Could you give again, without the pictures, the part of the material that opens with the line containing "ZEDGE™ Wallpapers & Ringtones Screenshot" and closes with the line containing "Casa Incanto Positano Buitenkant foto", keeping each line the same?

Exercise input:
··········

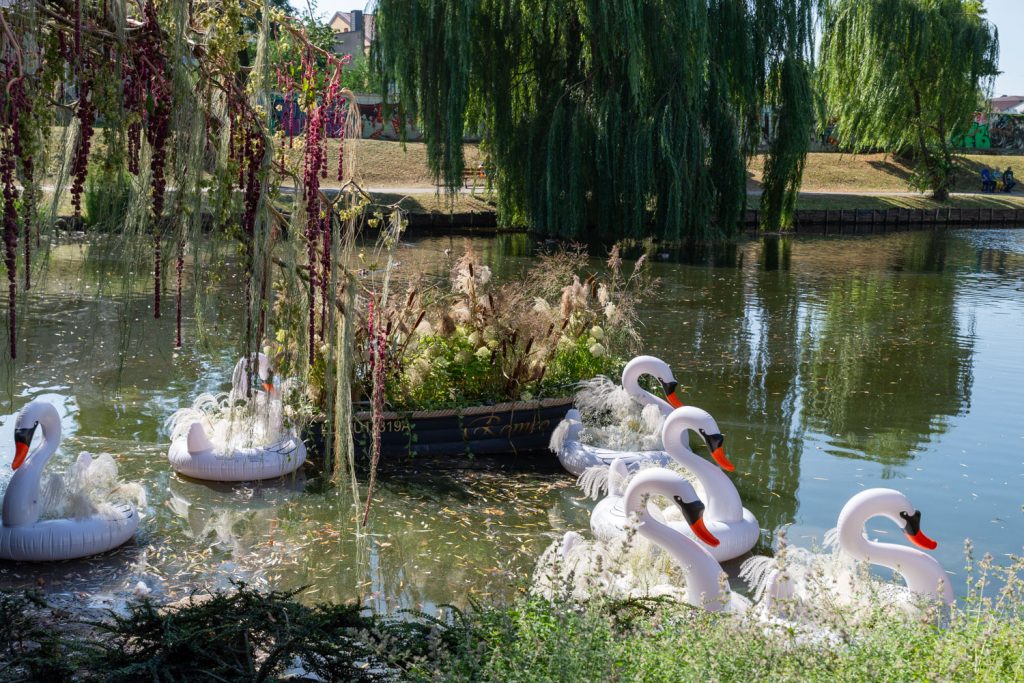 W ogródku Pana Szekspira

··········

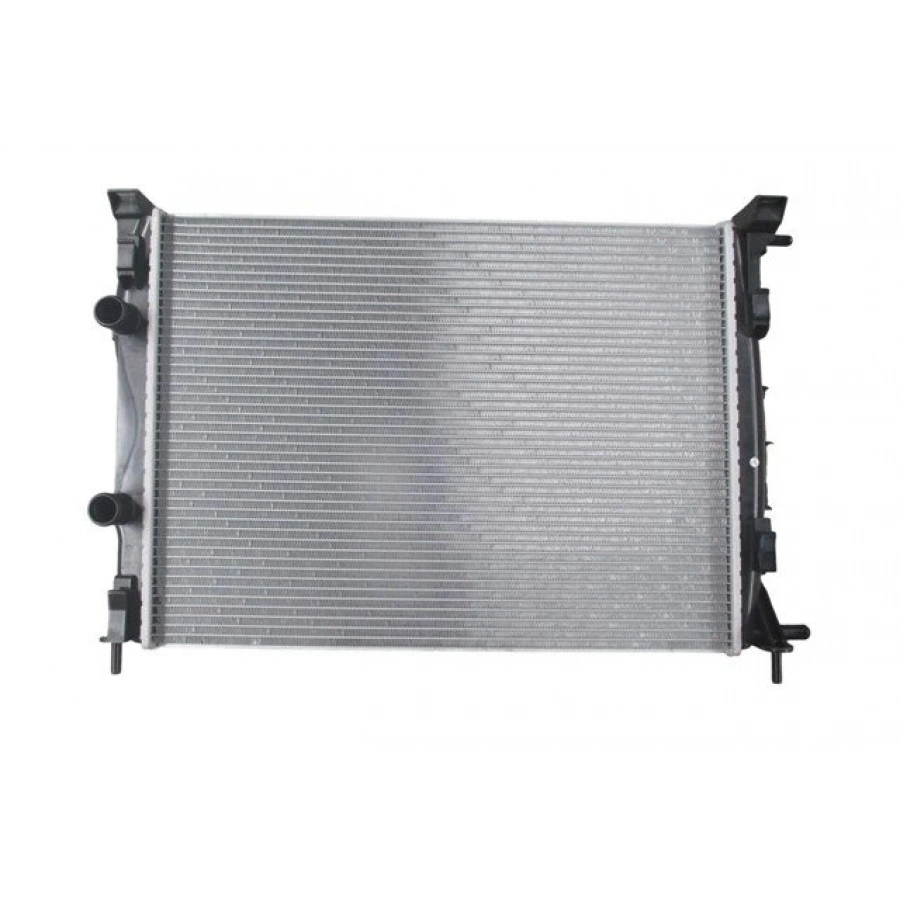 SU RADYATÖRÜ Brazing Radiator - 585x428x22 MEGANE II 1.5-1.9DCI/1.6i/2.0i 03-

··········

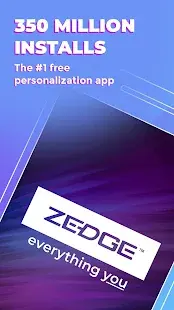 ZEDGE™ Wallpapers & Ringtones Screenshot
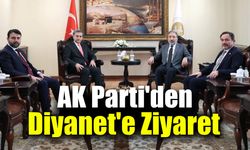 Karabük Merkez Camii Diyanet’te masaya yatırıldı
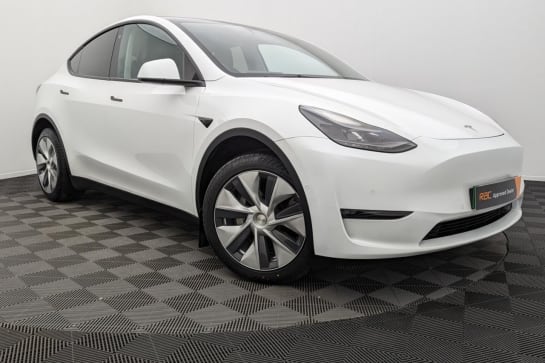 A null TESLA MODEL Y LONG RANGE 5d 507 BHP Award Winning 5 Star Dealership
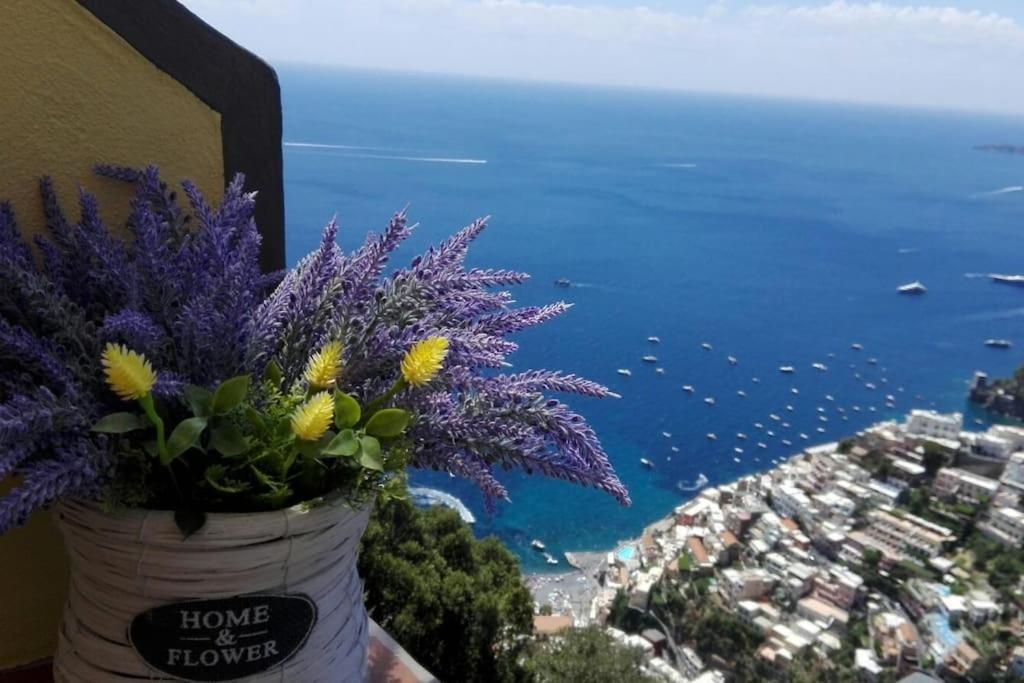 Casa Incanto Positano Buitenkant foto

··········

Task response:
 ZEDGE™ Wallpapers & Ringtones Screenshot
 Karabük Merkez Camii Diyanet’te masaya yatırıldı
 A null TESLA MODEL Y LONG RANGE 5d 507 BHP Award Winning 5 Star Dealership
 Casa Incanto Positano Buitenkant foto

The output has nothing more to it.